--- WHAT IS REQUIRED ---
Extract the records from the line containing "Pure Zircon Gold Ring" through the line containing "USB 3kg Digital", both included, and repeat them exactly, omitting the pictures.

##### MATERIAL SUPPLIED

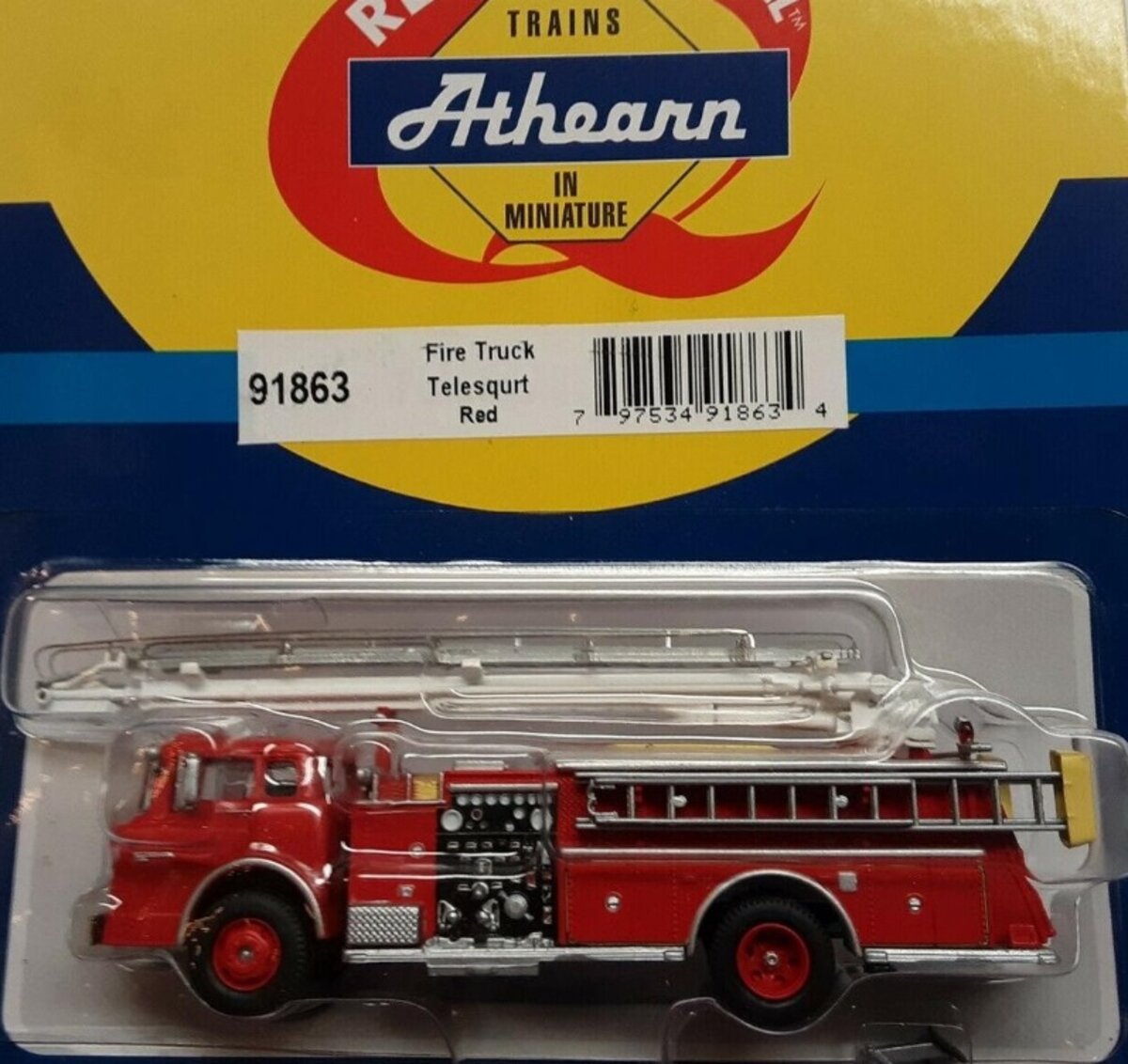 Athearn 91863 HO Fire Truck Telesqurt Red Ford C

##########
##### MATERIAL SUPPLIED

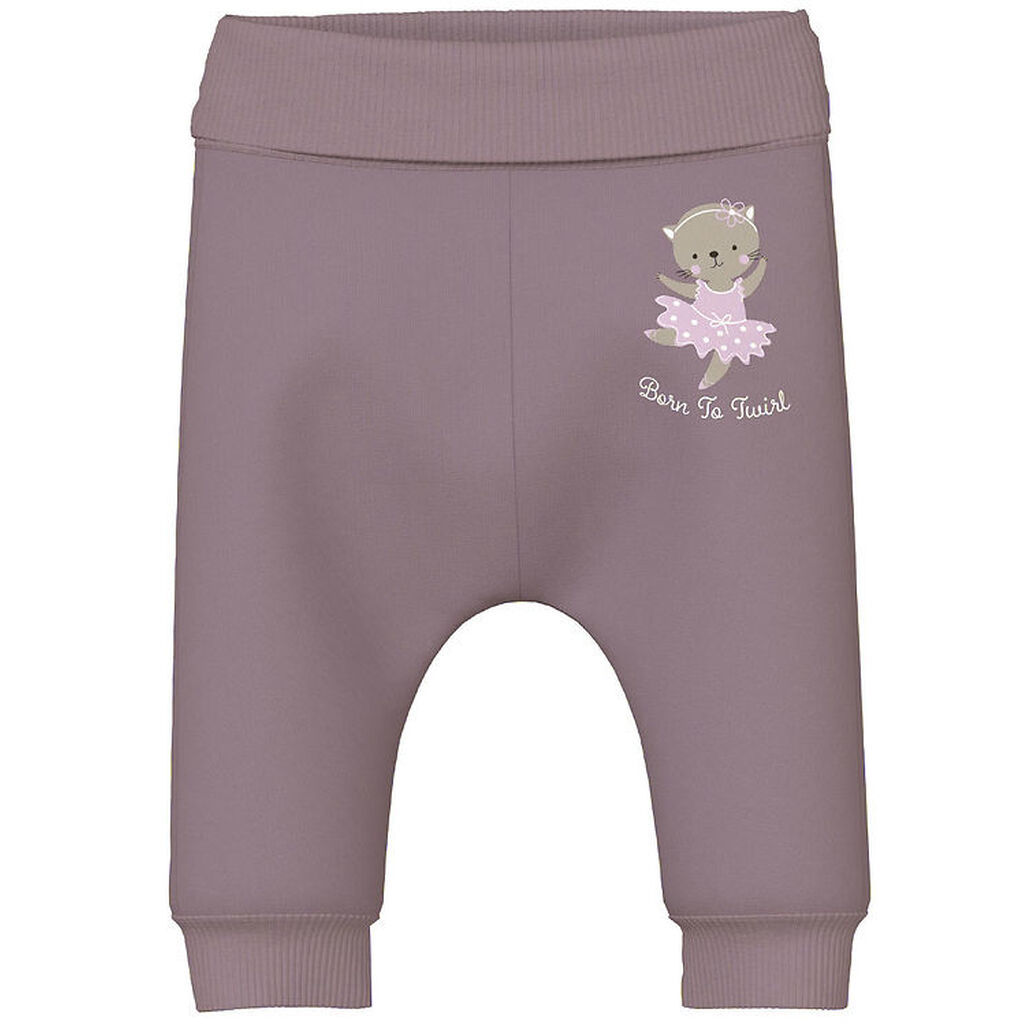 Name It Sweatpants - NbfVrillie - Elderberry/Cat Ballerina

##########
##### MATERIAL SUPPLIED

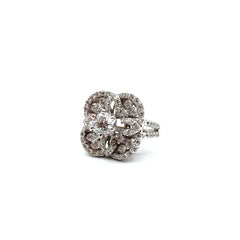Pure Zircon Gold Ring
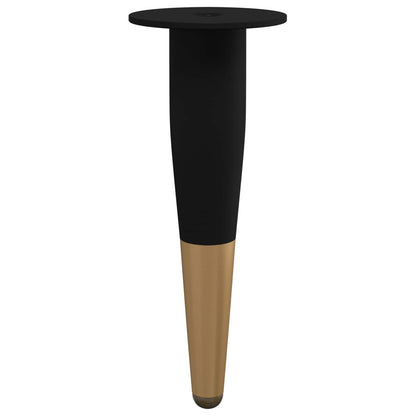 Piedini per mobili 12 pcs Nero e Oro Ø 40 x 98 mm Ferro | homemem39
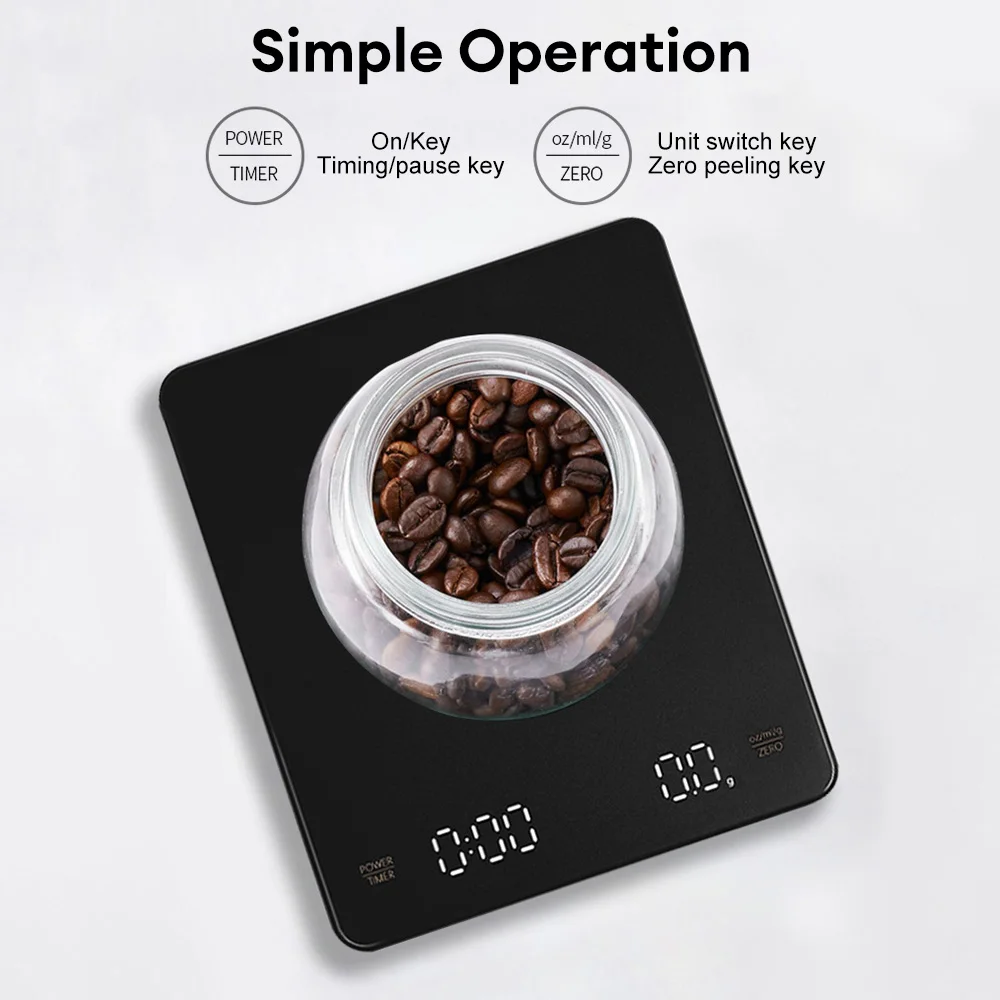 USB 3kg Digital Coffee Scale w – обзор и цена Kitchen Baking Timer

##########

--- OUTPUT FOR THIS EXERCISE ---
Pure Zircon Gold Ring
 Piedini per mobili 12 pcs Nero e Oro Ø 40 x 98 mm Ferro | homemem39
 USB 3kg Digital Coffee Scale w – обзор и цена Kitchen Baking Timer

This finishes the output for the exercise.